_EXERCISE DIRECTIONS:_
Begin at the line that contains "What is the distance between the point" and repeat every line from there to the end of the records below, inclusive, without adding any other line.

_MATERIAL PROVIDED:_
** begin **
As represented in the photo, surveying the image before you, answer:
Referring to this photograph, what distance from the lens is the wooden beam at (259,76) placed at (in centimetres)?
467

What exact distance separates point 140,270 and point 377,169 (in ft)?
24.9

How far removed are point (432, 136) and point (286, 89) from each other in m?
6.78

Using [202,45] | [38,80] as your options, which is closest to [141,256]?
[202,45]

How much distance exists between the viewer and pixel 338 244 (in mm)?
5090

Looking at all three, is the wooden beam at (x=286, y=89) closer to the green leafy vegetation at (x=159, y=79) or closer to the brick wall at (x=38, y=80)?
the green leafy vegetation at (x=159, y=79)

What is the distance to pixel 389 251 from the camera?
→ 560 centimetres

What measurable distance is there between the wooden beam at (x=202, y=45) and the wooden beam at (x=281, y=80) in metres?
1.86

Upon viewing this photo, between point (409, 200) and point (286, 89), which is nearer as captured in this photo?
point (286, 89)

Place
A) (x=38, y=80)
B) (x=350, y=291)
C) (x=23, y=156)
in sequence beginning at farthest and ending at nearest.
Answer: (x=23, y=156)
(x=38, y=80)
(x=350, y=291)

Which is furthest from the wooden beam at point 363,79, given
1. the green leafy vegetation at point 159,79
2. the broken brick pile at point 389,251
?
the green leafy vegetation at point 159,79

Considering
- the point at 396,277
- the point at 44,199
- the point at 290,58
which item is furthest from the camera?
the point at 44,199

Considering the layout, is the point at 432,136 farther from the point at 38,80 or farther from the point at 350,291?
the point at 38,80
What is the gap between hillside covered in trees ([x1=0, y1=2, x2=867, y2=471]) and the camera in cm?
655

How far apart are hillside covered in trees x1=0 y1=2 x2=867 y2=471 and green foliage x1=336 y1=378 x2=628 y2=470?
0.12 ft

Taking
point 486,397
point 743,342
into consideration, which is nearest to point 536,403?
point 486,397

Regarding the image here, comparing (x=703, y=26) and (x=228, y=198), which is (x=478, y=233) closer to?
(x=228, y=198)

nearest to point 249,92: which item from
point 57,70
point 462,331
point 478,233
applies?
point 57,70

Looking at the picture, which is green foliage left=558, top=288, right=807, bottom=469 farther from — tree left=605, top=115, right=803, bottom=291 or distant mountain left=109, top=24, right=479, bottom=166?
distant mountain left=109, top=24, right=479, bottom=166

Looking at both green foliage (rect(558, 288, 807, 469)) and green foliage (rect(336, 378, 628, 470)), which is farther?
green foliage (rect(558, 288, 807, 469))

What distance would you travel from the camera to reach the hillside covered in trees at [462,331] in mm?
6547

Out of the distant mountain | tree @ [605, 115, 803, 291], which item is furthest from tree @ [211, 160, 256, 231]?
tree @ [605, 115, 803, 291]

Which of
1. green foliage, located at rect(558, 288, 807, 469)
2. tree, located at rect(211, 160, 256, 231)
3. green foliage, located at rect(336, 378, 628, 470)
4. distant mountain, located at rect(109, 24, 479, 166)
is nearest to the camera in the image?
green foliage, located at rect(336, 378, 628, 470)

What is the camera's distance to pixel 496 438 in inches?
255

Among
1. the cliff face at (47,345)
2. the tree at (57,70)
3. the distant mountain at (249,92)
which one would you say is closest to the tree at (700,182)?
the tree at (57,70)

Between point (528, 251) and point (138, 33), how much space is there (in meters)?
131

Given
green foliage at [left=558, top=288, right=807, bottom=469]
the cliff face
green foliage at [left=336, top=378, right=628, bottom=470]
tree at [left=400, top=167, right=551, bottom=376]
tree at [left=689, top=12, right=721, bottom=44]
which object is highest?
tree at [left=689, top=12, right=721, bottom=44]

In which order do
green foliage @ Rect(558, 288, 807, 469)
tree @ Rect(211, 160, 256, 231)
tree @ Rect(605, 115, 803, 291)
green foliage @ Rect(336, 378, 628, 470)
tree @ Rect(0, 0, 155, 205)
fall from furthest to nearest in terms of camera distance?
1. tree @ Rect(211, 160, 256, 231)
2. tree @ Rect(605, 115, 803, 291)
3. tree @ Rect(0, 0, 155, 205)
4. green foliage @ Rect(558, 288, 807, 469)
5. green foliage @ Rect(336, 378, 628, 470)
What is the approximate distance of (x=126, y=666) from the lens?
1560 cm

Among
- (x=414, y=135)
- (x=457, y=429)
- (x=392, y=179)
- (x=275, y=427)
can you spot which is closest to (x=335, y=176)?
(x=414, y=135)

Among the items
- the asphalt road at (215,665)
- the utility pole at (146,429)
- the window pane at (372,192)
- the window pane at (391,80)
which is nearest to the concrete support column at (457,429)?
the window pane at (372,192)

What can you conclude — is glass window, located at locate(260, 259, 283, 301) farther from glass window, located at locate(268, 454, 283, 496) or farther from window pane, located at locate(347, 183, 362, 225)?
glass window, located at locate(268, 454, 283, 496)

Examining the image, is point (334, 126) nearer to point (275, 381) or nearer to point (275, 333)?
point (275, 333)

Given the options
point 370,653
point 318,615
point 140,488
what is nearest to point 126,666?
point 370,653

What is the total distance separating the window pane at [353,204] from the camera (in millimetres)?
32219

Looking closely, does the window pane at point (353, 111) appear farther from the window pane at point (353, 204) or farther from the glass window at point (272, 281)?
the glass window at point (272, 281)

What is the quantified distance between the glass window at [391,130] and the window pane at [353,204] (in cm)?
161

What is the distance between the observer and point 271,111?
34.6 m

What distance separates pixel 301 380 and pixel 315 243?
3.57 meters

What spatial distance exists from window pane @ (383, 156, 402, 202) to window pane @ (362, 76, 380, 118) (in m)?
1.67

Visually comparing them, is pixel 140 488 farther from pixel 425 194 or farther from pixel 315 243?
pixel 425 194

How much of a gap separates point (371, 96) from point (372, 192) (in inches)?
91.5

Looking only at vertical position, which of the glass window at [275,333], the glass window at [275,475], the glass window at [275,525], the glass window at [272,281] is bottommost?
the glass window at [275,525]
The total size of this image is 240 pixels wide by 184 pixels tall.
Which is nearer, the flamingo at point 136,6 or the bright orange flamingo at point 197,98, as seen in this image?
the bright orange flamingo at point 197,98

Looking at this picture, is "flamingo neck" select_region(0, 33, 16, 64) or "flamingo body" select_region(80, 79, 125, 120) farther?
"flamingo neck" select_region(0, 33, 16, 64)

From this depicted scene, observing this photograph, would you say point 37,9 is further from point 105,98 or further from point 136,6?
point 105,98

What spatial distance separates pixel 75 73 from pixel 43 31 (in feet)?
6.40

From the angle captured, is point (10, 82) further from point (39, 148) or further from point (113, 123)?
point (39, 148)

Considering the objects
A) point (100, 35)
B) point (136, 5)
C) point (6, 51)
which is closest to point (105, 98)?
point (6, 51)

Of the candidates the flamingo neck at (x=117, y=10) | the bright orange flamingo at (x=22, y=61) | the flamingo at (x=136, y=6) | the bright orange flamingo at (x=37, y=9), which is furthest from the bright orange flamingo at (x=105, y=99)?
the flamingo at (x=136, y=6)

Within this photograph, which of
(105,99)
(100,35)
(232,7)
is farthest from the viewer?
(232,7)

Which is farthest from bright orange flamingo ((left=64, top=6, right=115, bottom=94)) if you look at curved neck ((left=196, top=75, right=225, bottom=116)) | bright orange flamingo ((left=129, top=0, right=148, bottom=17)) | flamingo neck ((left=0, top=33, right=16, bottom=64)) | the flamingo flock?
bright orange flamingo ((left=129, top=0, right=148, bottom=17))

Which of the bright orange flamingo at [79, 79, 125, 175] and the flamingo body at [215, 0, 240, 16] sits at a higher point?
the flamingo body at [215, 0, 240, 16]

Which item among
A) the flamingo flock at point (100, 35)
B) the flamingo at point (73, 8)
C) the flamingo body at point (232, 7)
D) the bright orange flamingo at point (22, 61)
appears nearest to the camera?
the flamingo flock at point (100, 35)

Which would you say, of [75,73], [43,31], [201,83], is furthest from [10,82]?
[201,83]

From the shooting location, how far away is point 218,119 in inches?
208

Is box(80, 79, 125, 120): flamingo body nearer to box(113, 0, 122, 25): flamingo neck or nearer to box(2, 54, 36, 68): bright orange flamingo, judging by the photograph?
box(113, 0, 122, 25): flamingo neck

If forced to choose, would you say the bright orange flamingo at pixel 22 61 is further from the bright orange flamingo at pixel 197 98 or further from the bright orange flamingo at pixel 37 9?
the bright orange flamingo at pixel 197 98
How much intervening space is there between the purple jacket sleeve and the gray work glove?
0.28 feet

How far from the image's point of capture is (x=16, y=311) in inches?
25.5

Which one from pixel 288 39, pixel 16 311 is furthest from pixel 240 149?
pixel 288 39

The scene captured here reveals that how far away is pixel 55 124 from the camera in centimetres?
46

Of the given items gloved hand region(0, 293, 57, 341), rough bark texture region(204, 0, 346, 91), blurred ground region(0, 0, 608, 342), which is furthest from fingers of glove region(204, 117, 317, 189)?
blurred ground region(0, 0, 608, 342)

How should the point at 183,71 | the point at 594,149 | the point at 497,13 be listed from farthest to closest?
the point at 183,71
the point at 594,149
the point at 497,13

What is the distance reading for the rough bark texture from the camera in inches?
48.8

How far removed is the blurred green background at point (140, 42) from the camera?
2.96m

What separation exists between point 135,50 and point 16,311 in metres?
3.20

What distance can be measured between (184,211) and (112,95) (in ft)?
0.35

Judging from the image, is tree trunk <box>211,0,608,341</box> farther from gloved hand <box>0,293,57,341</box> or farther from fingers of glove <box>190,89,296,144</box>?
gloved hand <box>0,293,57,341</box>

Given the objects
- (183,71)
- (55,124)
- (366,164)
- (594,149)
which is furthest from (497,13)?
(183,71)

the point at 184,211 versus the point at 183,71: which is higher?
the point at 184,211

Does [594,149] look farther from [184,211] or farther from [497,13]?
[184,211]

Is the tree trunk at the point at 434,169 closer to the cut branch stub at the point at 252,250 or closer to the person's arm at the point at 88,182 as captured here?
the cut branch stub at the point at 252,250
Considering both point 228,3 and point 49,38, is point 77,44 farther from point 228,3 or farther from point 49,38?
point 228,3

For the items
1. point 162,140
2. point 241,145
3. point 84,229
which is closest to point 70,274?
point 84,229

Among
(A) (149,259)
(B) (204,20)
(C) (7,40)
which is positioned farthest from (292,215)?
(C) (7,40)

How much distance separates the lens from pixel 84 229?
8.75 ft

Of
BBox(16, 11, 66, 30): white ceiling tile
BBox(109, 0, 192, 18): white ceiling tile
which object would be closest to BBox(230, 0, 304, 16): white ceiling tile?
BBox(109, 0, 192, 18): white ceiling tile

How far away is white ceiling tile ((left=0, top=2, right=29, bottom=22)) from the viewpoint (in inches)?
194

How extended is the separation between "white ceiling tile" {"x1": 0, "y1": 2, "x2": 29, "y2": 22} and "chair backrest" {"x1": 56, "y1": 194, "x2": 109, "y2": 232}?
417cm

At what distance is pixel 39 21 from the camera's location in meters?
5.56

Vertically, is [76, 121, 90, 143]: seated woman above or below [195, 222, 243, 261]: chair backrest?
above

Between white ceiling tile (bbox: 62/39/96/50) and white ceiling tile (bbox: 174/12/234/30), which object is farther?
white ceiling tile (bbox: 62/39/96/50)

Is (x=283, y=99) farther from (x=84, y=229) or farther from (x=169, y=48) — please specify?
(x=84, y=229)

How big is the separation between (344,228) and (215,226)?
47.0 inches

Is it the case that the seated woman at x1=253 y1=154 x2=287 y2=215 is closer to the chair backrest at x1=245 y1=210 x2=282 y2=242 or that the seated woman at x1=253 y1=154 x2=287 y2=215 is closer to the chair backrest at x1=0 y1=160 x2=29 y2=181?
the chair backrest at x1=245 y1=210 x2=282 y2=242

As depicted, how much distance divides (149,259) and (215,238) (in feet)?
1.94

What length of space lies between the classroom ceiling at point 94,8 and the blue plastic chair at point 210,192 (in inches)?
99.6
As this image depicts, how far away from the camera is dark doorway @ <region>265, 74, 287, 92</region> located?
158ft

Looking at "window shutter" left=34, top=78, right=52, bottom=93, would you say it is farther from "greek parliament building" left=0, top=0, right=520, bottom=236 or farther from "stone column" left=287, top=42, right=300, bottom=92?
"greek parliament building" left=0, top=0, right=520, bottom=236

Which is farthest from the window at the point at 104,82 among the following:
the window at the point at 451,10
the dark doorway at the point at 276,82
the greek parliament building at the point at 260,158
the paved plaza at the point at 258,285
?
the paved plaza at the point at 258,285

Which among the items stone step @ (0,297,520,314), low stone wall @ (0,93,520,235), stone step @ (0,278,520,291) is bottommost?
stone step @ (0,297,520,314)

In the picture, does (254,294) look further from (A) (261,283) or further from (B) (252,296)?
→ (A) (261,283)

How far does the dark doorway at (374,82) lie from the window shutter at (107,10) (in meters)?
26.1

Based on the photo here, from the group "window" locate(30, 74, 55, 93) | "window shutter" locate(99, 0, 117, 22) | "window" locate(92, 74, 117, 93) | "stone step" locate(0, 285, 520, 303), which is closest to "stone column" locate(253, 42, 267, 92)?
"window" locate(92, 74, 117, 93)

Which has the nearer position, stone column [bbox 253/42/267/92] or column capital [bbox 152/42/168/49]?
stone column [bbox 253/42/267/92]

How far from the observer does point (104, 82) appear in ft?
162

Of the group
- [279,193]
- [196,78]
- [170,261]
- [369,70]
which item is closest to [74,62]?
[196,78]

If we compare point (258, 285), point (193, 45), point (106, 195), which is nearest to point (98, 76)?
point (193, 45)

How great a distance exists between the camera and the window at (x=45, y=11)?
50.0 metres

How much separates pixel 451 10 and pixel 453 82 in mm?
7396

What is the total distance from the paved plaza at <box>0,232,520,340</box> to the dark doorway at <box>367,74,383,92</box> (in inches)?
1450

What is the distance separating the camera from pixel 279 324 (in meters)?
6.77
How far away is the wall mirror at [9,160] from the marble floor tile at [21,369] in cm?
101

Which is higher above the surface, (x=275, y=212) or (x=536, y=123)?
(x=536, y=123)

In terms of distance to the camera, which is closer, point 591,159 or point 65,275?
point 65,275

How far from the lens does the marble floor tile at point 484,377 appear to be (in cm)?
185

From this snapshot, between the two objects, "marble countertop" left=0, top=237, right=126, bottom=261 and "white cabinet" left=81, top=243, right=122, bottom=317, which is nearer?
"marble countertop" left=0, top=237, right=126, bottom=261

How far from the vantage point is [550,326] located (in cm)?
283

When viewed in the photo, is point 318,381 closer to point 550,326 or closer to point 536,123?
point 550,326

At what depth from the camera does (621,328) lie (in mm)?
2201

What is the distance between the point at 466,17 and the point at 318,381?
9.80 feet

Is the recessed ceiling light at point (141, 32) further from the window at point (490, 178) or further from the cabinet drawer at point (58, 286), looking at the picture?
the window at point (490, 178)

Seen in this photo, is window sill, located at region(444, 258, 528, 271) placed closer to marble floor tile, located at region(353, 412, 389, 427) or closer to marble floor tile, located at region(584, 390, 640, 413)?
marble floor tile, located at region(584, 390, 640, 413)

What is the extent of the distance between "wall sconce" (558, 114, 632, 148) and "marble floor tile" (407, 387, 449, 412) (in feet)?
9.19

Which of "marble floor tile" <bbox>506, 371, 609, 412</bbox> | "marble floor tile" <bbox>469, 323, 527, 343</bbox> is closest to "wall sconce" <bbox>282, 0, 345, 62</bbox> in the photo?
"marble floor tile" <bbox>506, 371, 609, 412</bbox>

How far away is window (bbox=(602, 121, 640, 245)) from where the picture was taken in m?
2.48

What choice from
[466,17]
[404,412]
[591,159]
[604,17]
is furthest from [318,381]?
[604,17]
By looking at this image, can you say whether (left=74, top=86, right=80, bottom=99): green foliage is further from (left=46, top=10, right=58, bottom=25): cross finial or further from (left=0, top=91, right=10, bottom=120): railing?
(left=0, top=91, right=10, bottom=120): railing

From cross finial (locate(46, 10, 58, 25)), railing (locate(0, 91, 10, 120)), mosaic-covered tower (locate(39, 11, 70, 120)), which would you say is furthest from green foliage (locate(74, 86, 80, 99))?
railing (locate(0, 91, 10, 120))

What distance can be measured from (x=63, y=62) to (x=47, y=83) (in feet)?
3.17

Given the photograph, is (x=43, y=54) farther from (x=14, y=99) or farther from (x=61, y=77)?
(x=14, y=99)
** end **
_EXERCISE RESPONSE:_
What is the distance between the point at 466,17 and the point at 318,381?
9.80 feet

Is the recessed ceiling light at point (141, 32) further from the window at point (490, 178) or further from the cabinet drawer at point (58, 286), looking at the picture?
the window at point (490, 178)

Seen in this photo, is window sill, located at region(444, 258, 528, 271) placed closer to marble floor tile, located at region(353, 412, 389, 427) or closer to marble floor tile, located at region(584, 390, 640, 413)?
marble floor tile, located at region(584, 390, 640, 413)

What is the extent of the distance between "wall sconce" (558, 114, 632, 148) and "marble floor tile" (407, 387, 449, 412) (in feet)?
9.19

Which of "marble floor tile" <bbox>506, 371, 609, 412</bbox> | "marble floor tile" <bbox>469, 323, 527, 343</bbox> is closest to "wall sconce" <bbox>282, 0, 345, 62</bbox> in the photo?
"marble floor tile" <bbox>506, 371, 609, 412</bbox>

How far away is window (bbox=(602, 121, 640, 245)) from where the picture was taken in m?
2.48

What choice from
[466,17]
[404,412]
[591,159]
[604,17]
is furthest from [318,381]?
[604,17]
By looking at this image, can you say whether (left=74, top=86, right=80, bottom=99): green foliage is further from (left=46, top=10, right=58, bottom=25): cross finial or further from (left=0, top=91, right=10, bottom=120): railing?
(left=0, top=91, right=10, bottom=120): railing

From cross finial (locate(46, 10, 58, 25)), railing (locate(0, 91, 10, 120)), mosaic-covered tower (locate(39, 11, 70, 120)), which would you say is furthest from green foliage (locate(74, 86, 80, 99))?
railing (locate(0, 91, 10, 120))

What distance can be measured from (x=63, y=62) to (x=47, y=83) (in feet)?
3.17

Given the photograph, is (x=43, y=54) farther from (x=14, y=99) or farther from (x=61, y=77)?
(x=14, y=99)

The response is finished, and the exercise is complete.